Cuando Reba intenta acercarse, no le deja sitio. El caso es suyo, no de él. Con independencia de lo que Marino piense o diga de ella, la detective es Reba y el caso es suyo.

—Discúlpeme —dice Reba con una autoridad que no siente—. ¿Qué tal si me hace un poco de sitio? —Y a continuación añade, dirigiéndose a la científica guapa—: ¿Qué ha encontrado en las alfombras?

—Estaban relativamente limpias, sólo había en ellas un poco de tierra, como cuando se sacuden o se limpian con una aspiradora que no absorbe bien. Puede que un poco de sangre, pero habrá que ver.

—Entonces es posible que este monovolumen se utilizara y después fuera devuelto a la casa. —Reba habla con audacia, y al rostro de Marino aflora de nuevo esa expresión dura y distante que tenía en Hooters—. Y no pasó por ningún peaje tras la desaparición de esas personas.

—¿De qué está hablando? —Marino la mira por fin.

—Hemos examinado el SunPass, pero eso no prueba nada de forma fehaciente. —Ella también posee información—. Hay muchas carreteras que no son de peaje. Quizás el coche fue por una de ésas.

—Eso es mucho suponer —comenta Marino eludiendo de nuevo su mirada.

—Las suposiciones no tienen nada de malo —contesta Reba.

—A ver qué tal le funciona eso en un juicio —dice él, negándose a mirarla—. Pruebe a utilizar suposiciones. Si dice «quizás» el abogado defensor se lo come a uno con patatas.

—Tampoco tienen nada de malo las hipótesis —dice Reba—. Ya sabe, como la de que una persona, o más de una, haya secuestrado a esta familia en este monovolumen y después lo haya vuelto a dejar en el camino de entrada, con las puertas desbloqueadas y parcialmente sobre el césped. Eso sería bastante inteligente, ¿no le parece? Si alguien hubiese visto que el coche salía de la casa, no le habría dado por pensar que fuese algo anormal. Y tampoco se hubiera extrañado de verlo regresar. Además, seguro que nadie vio nada, porque era de noche.

—Quiero que analicen inmediatamente esos residuos y que pasen las huellas dactilares por el AFIS. —Marino intenta reafirmar su dominio empleando un tono más prepotente todavía.

—Cómo no —dice con sarcasmo la guapa—. Enseguida vuelvo con mi cajita mágica.

—Siento curiosidad —le dice Reba—. ¿Es cierto que Lucy tiene en ese hangar de ahí vehículos todoterreno blindados, lanchas rápidas y un globo aerostático?

La científica guapa ríe, se quita los guantes y los echa a la basura.

—¿Quién demonios le ha dicho eso?

—Algún idiota —responde ella.

A las siete y media de la tarde, en casa de Daggie Simister están todas las luces apagadas, también la del porche.

Lucy sostiene el disparador de cable, preparada.

—Adelante —dice, y Lex rocía de Luminol el porche delantero de la vivienda.

No han podido hacerlo antes de que anocheciera.
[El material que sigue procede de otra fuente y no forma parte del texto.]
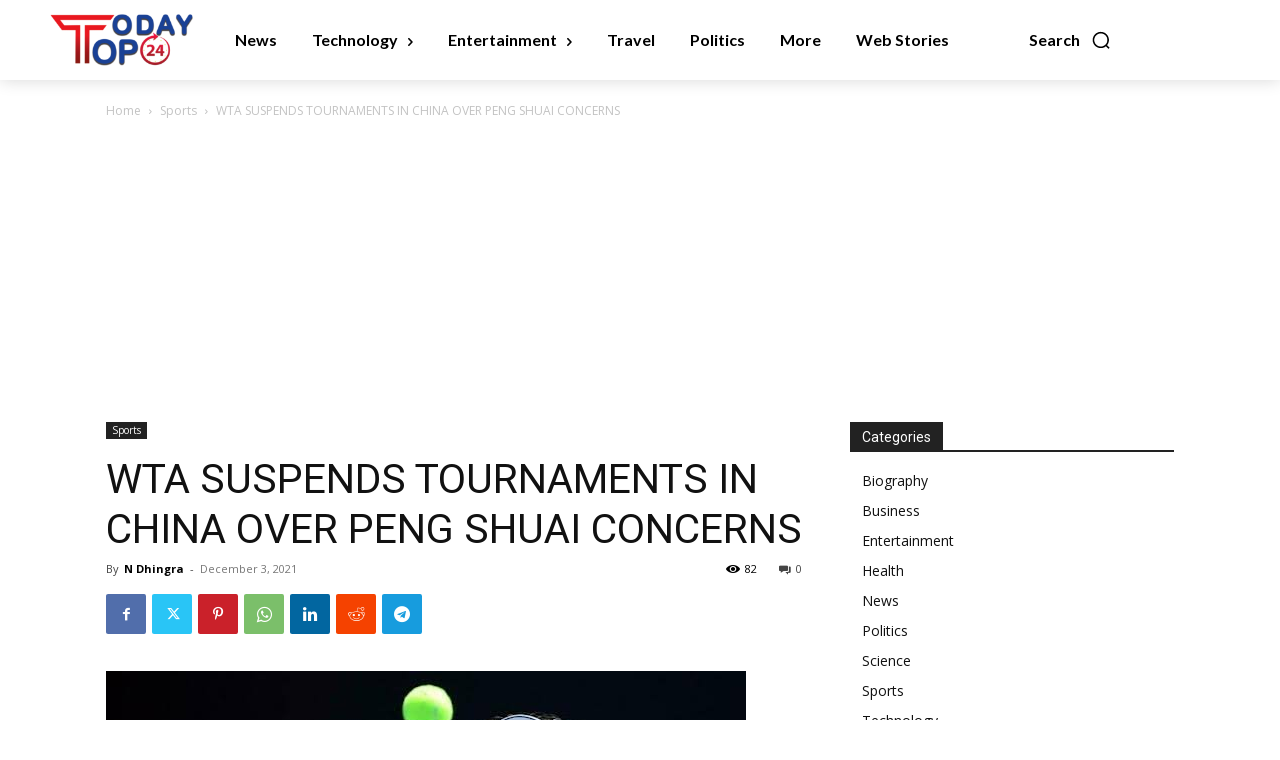

--- FILE ---
content_type: text/html; charset=UTF-8
request_url: https://todaytop24.com/wp-admin/admin-ajax.php?td_theme_name=Newspaper&v=12.7.3
body_size: -331
content:
{"1335":82}

--- FILE ---
content_type: text/html; charset=utf-8
request_url: https://www.google.com/recaptcha/api2/aframe
body_size: 267
content:
<!DOCTYPE HTML><html><head><meta http-equiv="content-type" content="text/html; charset=UTF-8"></head><body><script nonce="O2MByJBeq5n4oNbQ5Dtf9Q">/** Anti-fraud and anti-abuse applications only. See google.com/recaptcha */ try{var clients={'sodar':'https://pagead2.googlesyndication.com/pagead/sodar?'};window.addEventListener("message",function(a){try{if(a.source===window.parent){var b=JSON.parse(a.data);var c=clients[b['id']];if(c){var d=document.createElement('img');d.src=c+b['params']+'&rc='+(localStorage.getItem("rc::a")?sessionStorage.getItem("rc::b"):"");window.document.body.appendChild(d);sessionStorage.setItem("rc::e",parseInt(sessionStorage.getItem("rc::e")||0)+1);localStorage.setItem("rc::h",'1768860853279');}}}catch(b){}});window.parent.postMessage("_grecaptcha_ready", "*");}catch(b){}</script></body></html>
Aparecen unas huellas de pisadas que se desvanecen enseguida, esta vez con más intensidad. Lucy toma fotos y se va.

—¿Qué pasa? —inquiere Lex.

—Tengo una sensación muy rara —contesta Lucy—. Déjame el pulverizador.

Lex se lo entrega.

—¿Cuál es el falso positivo más común que obtenemos con el Luminol? —pregunta Lucy.

—La lejía.

—Otra cosa.

—El cobre.

Lucy comienza a rociar el huerto dando amplias pasadas, caminando al mismo tiempo. La hierba se vuelve de un color verde azulado, resplandece un instante y se apaga de nuevo allí donde la toca el Luminol, como un fantasmagórico océano luminiscente. Nunca ha visto nada igual.

—La única explicación es que hayan utilizado un fungicida —dice Lucy—. Fumigación con cobre. Lo que emplean con los cítricos para prevenir la cancrosis. Desde luego el método no es demasiado efectivo; testigo de ello son estos frutales marchitos con esa bonita franja roja alrededor.

—Las huellas indican que alguien cruzó el huerto y entró en la casa —dice Lex—. Alguien como un inspector de cítricos.

—Tenemos que averiguar quién fue —afirma Lucy.